La chica se acercó y Jordan extendió la mano y se la pasó por la cabeza. Ella se restregó bajo su mano como un gatito. Hubo un momento en que él creyó que incluso iba a llorar. Pero los labios de María volvieron a recuperar su gesto habitual, le miró a los ojos y sonrió.
- Harías bien yéndote a la cama -dijo la mujer a Robert Jordan-. Has trabajado demasiado.
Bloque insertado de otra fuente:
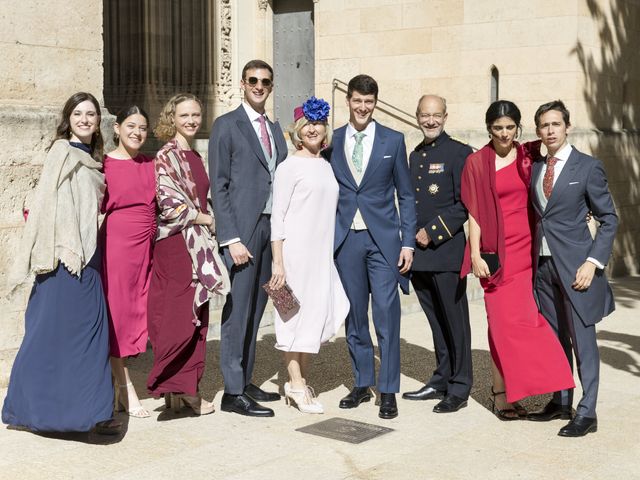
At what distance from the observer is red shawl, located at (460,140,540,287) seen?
643 centimetres

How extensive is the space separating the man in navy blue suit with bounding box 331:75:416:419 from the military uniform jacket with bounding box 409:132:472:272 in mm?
201

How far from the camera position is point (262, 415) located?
21.8 ft

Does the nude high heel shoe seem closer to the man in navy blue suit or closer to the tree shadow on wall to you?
the man in navy blue suit

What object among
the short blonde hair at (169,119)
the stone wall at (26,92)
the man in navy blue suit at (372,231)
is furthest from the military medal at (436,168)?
the stone wall at (26,92)

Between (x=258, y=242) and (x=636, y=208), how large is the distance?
368 inches

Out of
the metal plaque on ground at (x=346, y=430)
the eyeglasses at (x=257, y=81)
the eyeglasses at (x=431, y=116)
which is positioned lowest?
the metal plaque on ground at (x=346, y=430)

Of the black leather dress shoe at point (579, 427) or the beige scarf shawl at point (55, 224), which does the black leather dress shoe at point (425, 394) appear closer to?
the black leather dress shoe at point (579, 427)

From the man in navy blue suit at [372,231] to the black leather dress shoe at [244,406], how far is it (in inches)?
21.9

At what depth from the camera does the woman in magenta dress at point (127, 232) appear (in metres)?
6.50

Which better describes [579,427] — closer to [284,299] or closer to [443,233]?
[443,233]

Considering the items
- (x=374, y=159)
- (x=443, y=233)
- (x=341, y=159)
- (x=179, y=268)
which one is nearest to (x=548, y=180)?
(x=443, y=233)

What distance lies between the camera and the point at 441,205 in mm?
7020

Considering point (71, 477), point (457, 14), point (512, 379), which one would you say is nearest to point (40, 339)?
point (71, 477)

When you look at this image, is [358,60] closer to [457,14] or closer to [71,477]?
[457,14]
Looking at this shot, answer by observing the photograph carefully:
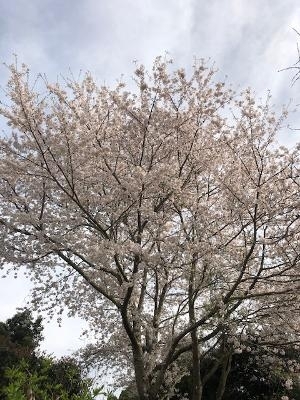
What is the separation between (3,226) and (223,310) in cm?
528

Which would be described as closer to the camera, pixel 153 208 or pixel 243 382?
pixel 153 208

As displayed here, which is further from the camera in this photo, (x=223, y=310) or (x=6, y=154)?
(x=6, y=154)

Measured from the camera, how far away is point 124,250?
29.5ft

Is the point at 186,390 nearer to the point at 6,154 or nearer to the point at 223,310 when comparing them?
the point at 223,310

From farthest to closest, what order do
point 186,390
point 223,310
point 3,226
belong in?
point 186,390 → point 3,226 → point 223,310

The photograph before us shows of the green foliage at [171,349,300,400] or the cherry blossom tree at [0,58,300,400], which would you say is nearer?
the cherry blossom tree at [0,58,300,400]

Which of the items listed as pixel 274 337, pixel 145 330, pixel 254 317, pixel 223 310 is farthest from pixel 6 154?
pixel 274 337

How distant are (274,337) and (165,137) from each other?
19.4ft

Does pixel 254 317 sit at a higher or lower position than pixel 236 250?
lower

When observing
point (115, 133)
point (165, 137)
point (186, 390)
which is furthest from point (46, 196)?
point (186, 390)

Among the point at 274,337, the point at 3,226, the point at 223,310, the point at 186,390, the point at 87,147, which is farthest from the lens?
the point at 186,390

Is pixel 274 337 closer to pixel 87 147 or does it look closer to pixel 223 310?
Result: pixel 223 310

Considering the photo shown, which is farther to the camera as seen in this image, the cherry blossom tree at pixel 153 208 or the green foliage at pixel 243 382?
the green foliage at pixel 243 382

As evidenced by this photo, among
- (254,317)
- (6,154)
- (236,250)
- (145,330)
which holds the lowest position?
(145,330)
- Bueno -dijo Jordan-; voy a buscar mis cosas.
Capítulo séptimo
Se quedó dormido en el saco de noche y al despertar creyó que había dormido mucho tiempo. El saco estaba extendido en el suelo, al socaire de los roquedales, más allá de la entrada de la cueva. Durmiendo, se había vuelto de lado y había ido a recostarse sobre la pistola, que tuvo buen cuidado de sujetar con una correa en torno a su muñeca y colocarla junto a él bajo el saco, cuando se puso a dormir; estaba tan cansado -le dolían los hombros y la espalda, le dolían las piernas, y los músculos se le habían quedado tan entumecidos que el suelo se le antojó blando-, que el mero estirarse bajo el saco, y el roce con el forro de lanilla le había producido una especie de voluptuosidad, esa voluptuosidad que sólo proporciona la fatiga. Al despertar se preguntó dónde estaba; recordó y buscó la pistola que había quedado debajo de su cuerpo y se estiró placenteramente, dispuesto a dormir de nuevo, con una mano apoyada en el lío de ropas enrolladas en torno de sus alpargatas que le servía de almohada, y el otro rodeando la improvisada almohada.